→ Goal of the exercise:
Rewrite the records below with "nearest" replaced by "closest", and keep everything else the same.

╭─ Records provided

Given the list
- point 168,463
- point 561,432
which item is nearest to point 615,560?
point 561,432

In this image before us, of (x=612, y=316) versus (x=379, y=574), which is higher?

╰─

→ Result of this task:
Given the list
- point 168,463
- point 561,432
which item is closest to point 615,560?
point 561,432

In this image before us, of (x=612, y=316) versus (x=379, y=574), which is higher?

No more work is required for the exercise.